Despite strong reviews and an impressive cast, Hail, Caesar!—the latest film from Joel and Ethan Coen (Fargo, True Grit, No Country for Old Men)—made only $30 million at the box office and hasn’t really scored with viewers. This is a shame, since it’s one of last year’s most fascinating films, particularly from a Christian standpoint. Set in the 1950s, the film centers around a major Hollywood studio making a Ben-Hur-style epic about the life of Christ, while scandal, crime, and chaos reign in the everyday lives of its stars and staff—particularly one Eddie Mannix (Josh Brolin), a studio fixer who works tirelessly to keep things on the rails.

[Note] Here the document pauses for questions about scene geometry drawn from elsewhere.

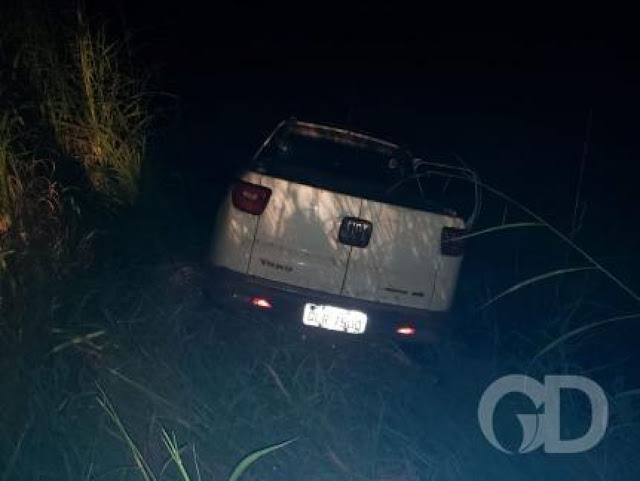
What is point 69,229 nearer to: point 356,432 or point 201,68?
point 356,432

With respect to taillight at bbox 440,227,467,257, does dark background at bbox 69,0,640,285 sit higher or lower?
higher

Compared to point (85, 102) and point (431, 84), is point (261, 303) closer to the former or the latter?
point (85, 102)

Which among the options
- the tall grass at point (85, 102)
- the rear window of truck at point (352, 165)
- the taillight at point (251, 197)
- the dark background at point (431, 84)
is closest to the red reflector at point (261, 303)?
the taillight at point (251, 197)

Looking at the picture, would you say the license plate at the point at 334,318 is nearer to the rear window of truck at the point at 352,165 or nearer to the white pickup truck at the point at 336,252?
the white pickup truck at the point at 336,252

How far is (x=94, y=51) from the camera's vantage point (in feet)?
18.7

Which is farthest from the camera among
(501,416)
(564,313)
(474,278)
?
(474,278)

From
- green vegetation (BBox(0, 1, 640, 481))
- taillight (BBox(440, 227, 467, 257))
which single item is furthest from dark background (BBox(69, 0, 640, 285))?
taillight (BBox(440, 227, 467, 257))

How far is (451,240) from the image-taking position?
12.9ft

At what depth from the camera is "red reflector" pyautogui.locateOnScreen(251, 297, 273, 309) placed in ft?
12.4

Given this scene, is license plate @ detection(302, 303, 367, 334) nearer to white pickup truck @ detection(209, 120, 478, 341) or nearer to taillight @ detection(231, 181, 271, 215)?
white pickup truck @ detection(209, 120, 478, 341)

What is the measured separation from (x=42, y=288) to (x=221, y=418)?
49.5 inches

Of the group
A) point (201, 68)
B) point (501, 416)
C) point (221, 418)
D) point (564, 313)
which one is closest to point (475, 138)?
point (201, 68)

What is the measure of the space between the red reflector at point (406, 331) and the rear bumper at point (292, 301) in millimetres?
20

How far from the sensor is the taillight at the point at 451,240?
3898mm
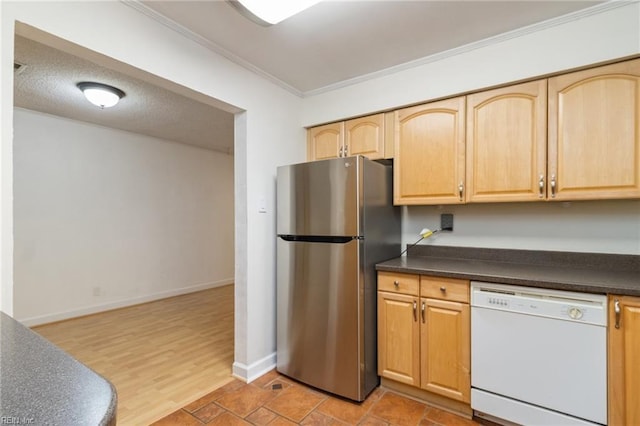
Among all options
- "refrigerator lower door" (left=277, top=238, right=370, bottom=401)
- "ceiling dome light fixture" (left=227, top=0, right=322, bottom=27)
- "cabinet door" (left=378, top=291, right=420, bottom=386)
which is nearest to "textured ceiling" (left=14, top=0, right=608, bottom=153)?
"ceiling dome light fixture" (left=227, top=0, right=322, bottom=27)

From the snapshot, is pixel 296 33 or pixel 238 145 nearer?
pixel 296 33

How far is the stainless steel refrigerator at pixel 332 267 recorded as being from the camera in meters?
1.97

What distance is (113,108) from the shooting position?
3242 mm

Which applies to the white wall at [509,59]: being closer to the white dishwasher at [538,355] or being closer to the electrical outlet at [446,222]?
the electrical outlet at [446,222]

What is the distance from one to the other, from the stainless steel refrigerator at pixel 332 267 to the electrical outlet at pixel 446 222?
43 centimetres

Filled with gorgeous set pieces paying tribute to the Golden Age of Hollywood (films such as On the Town, North by Northwest, and Singin’ in the Rain), it’s colorful, clever, and comical. One of its funniest scenes involves Mannix meeting with several clergymen in order to ensure that the film’s depiction of Christ will satisfy Jews, Catholics, and Protestants alike. Because this sequence feels like a joke (“A priest, a rabbi, and a minister walk into Hollywood . . . ”), some viewers may conclude that Hail, Caesar! satirizes religious belief.
But a careful examination will show that the film is not a mockery of religion or Christianity, but a sly criticism of Hollywood’s tendency to think that it is religion—that it can somehow recreate and embody all the fullness of Christ and his teachings. Yet, at the same time, Hail, Caesar! acknowledges the appeal of Christianity’s truths by portraying Eddie Mannix as an admirable Christ-figure trying to do what’s right in a ridiculously artificial milieu.
Just look at his last name: MANnix. Combined with the word Behold on the studio’s water tower, this gives us Pilate’s “Behold the Man” and points to Eddie as an incarnation of, well, the Incarnation—hence the movie’s opening shot of a bloodied Christ on the cross, echoed in the subsequent scene when Eddie’s face is spattered with shadows of raindrops as he sits in his car. We see Eddie tempted (by the Lockheed Corporation) to an easier life, which he must resist for the sake of those he wants to go on saving from their own stupidity. Eddie redeems the lost when he pulls a bird-brained starlet out of a compromising photo shoot by insisting that she belongs to Capitol Pictures (his corporation—his body!) and that it has sole rights to her likeness. That’s the language of a king, and Eddie follows up by literally paying to keep her out of trouble. And of course, at the end, Eddie is able to resist Lockheed’s siren call after consulting with the priest and then wandering up the hill of Golgotha on the set of Capitol Pictures’ Roman epic Hail, Caesar! That film-within-a-film is subtitled A Tale of the Christ, solidifying the Coens’ framework movie as a story about Jesus—specifically, Eddie Mannix.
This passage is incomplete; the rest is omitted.